**Things to do:**
1. In the review of The Glass Castle, copy the passage from "The moment I" up to and including "it out to be.", swapping "anxiety" for "dread".
2. Answer these questions using the review of The Glass Castle.
(a) Which actor plays Rose Mary?
(b) What catches fire when Jeannette cooks a meal herself?
(c) What does Rex use to cope with his personal demons?
3. Write the next part of the review of The Glass Castle, picking up after its final sentence.

Movie Review: The Glass Castle

The moment I heard an old man in voiceover speak to just how good old-fashioned clean country livin’ was compared to big city life, I felt a great surge of anxiety. However, The Glass Castle isn’t nearly as cringeworthy as its intro makes it out to be.

Hell, the opening scene is practically an ode to bad parenting, as cute lil Jeannette Walls tells her mother Rose Mary (Naomi Watts) how hungry she is, and Watts replies that she’s too busy finishing her painting to make her something, instead telling Jeanette to make a meal herself. With the stove. Sure enough, disaster strikes, as Jeannette’s dress catches fire and her mother rushes her to the hospital. Hospital officials are predictably concerned, especially when Jeannette fills them in on their family’s nomadic lifestyle. With a social worker threatening her with safety and stability, patriarch Rex (Woody Harrelson) decides to bust her out and hightail it outta Dodge. It’s hilarious, if rather appalling in retrospect.

It’s a pattern The Glass Castle follows throughout its first half, showing the many facets of what life with such dysfunctional, impoverished parents looks like, in all its ugliness and beauty. Based on a memoir by Jeannette Walls herself, the film comes off less as a story of her life than of the turbulent relationship between her and her father. In the process, it fails to do justice to the source material, and practically shoves aside all character development in favor of Rex.

It’s certainly easy to see why. Bolstered by Harrelson’s excellent performance, Rex is a magnetic figure, as charismatic as he is tormented by his personal demons and the alcohol that he uses to cope with them. He is often able to convince his family that their unstable, chaotic life is all part of a grand adventure, but reality is bound to set in sooner or later. And it does, but the film refuses to delve into much of the darkness and truly horrific incidents that comprised much of Jeannette’s childhood. Once she and her siblings realize they must provide the care their parents cannot, The Glass Castle turns into another simplistic, inspirational story of triumphing over all odds.

**Record excerpts:**

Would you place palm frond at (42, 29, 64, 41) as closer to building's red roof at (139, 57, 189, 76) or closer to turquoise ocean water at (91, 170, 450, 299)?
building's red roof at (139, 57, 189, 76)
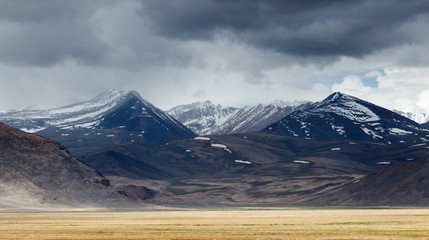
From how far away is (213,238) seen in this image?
83.6 m

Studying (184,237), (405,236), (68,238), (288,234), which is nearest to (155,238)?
(184,237)

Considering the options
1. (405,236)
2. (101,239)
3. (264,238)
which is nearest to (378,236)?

**Answers to the problems:**
1.
The moment I heard an old man in voiceover speak to just how good old-fashioned clean country livin’ was compared to big city life, I felt a great surge of dread. However, The Glass Castle isn’t nearly as cringeworthy as its intro makes it out to be.

2.
(a) Naomi Watts
(b) Jeannette's dress
(c) Alcohol

3.
Jeannette is also transformed into a precocious, unnaturally wise tween who is not given room to simply be an imperfect child. She not only asks and persuades her father to temporarily stop drinking, she realizes he is unable to change and encourages her mother to leave him. She even galvanizes her siblings into pulling themselves up by their bootstraps. As an adult, she’s played by the always excellent Brie Larson, but given even less to work with. Larson has worked her way into a cushy New York life, but it’s obvious it doesn’t suit her, and her finance worker fiance is only prevented from being a complete caricature by the sheer force of Max Greenfield’s comic chops.

The acting, especially by younger versions of the siblings, is a lesson in its subdued power, while their mother and father are depicted in a mostly nonjudgemental fashion, which is refreshing in an era of such insanely perfectionist parenting standards. The many moments of humor are also spot-on, as well as much-needed. But such complex, real-life events demand more than the simple uplifiting story The Glass Castle turns out to be, and Walls deserves more than being reduced to nothing more than the sum of her daddy issues.